#### Text passage ####
Cash used in investing activities for the quarter ended December 31, 2018 was $661,000 related to capital expenditures, primarily for new manufacturing machinery used for handling and processing raw materials.

Seasonality

The Company is concentrated in the manufacturing of asphalt plants and related components, which is typically subject to a seasonal slow-down during the third and fourth quarters of the calendar year.

Forward-Looking Information

This Quarterly Report on Form 10-Q contains certain “forward-looking statements” within the meaning of Section 27A of the Securities Act of 1933, as amended, and Section 21E of the Securities Exchange Act of 1934, as amended (the “Exchange Act”), which represent the Company’s expectations and beliefs, including, but not limited to, statements concerning gross margins, sales of the Company’s products and future financing plans. These statements, by their nature, involve substantial risks and uncertainties, certain of which are beyond the Company’s control. Actual results may differ materially depending on a variety of important factors, including the financial condition of the Company’s customers, changes in the economic and competitive environments and demand for the Company’s products.

For information concerning these factors and related matters, see the following sections of the Company’s Annual Report on Form 10-K for the year ended September 30, 2018: (a) “Risk Factors” in Part I and (b) “Management’s Discussion and Analysis of Financial Condition and Results of Operations” in Part II. However, other factors besides those referenced could adversely affect the Company’s results, and you should not consider any such list of factors to be a complete set of all potential risks or uncertainties. Any forward-looking statements made by the Company herein speak as of the date of this Report. The Company does not undertake to update any forward-looking statements, except as required by law.
####
→ Set of tasks:
**A)** Answer these questions from the quarterly report excerpt, marking each answer with its number:
(i) How much cash was used in investing activities for the quarter ended December 31, 2018?
(ii) During which quarters of the calendar year does asphalt plant manufacturing typically slow down?
(iii) For which year-end is the Annual Report on Form 10-K that the excerpt points readers to?
**B)** Using the quarterly report excerpt, explain in one to three sentences why the Company's actual results may differ from its forward-looking statements.
**C)** Write the next part of the quarterly report excerpt, starting after its final sentence.
The data that follows is not needed for any of these tasks.
#### Supplied data ####
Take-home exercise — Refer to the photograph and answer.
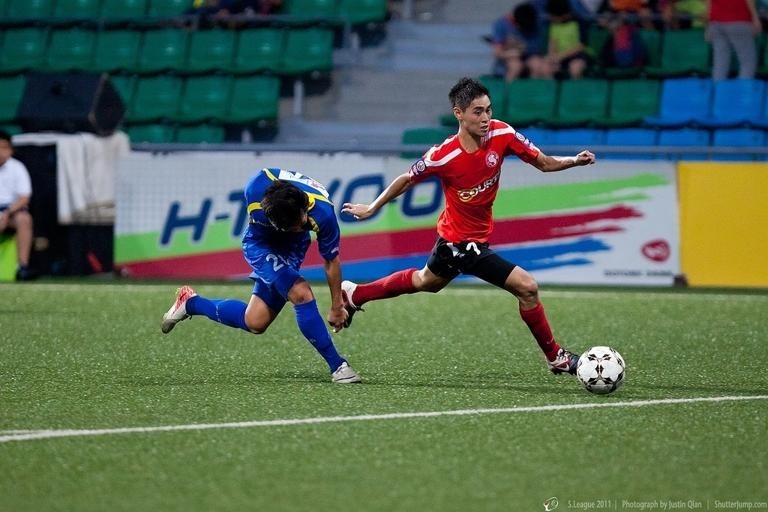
####
→ Written answers:
**A)**
(i) $661,000
(ii) The third and fourth quarters
(iii) The year ended September 30, 2018

**B)** Forward-looking statements involve substantial risks and uncertainties, and some of these are beyond the Company's control. Actual results may differ materially because of factors such as the financial condition of the Company's customers, changes in the economic and competitive environments, and demand for the Company's products.

**C)**
Critical Accounting Policies, Estimates and Assumptions

The Company believes the following discussion addresses its most critical accounting policies, which are those that are most important to the portrayal of the financial condition and results of operations and require management’s most difficult, subjective, or complex judgments, often as a result of the need to make estimates about the effect of matters that are inherently uncertain. Accounting policies, in addition to the critical accounting policies referenced below, are presented in Note 1 to the Company’s Consolidated Financial Statements included in the Company’s Annual Report on Form 10-K for the year ended September 30, 2018, under the heading “Accounting Pronouncements and Policies.”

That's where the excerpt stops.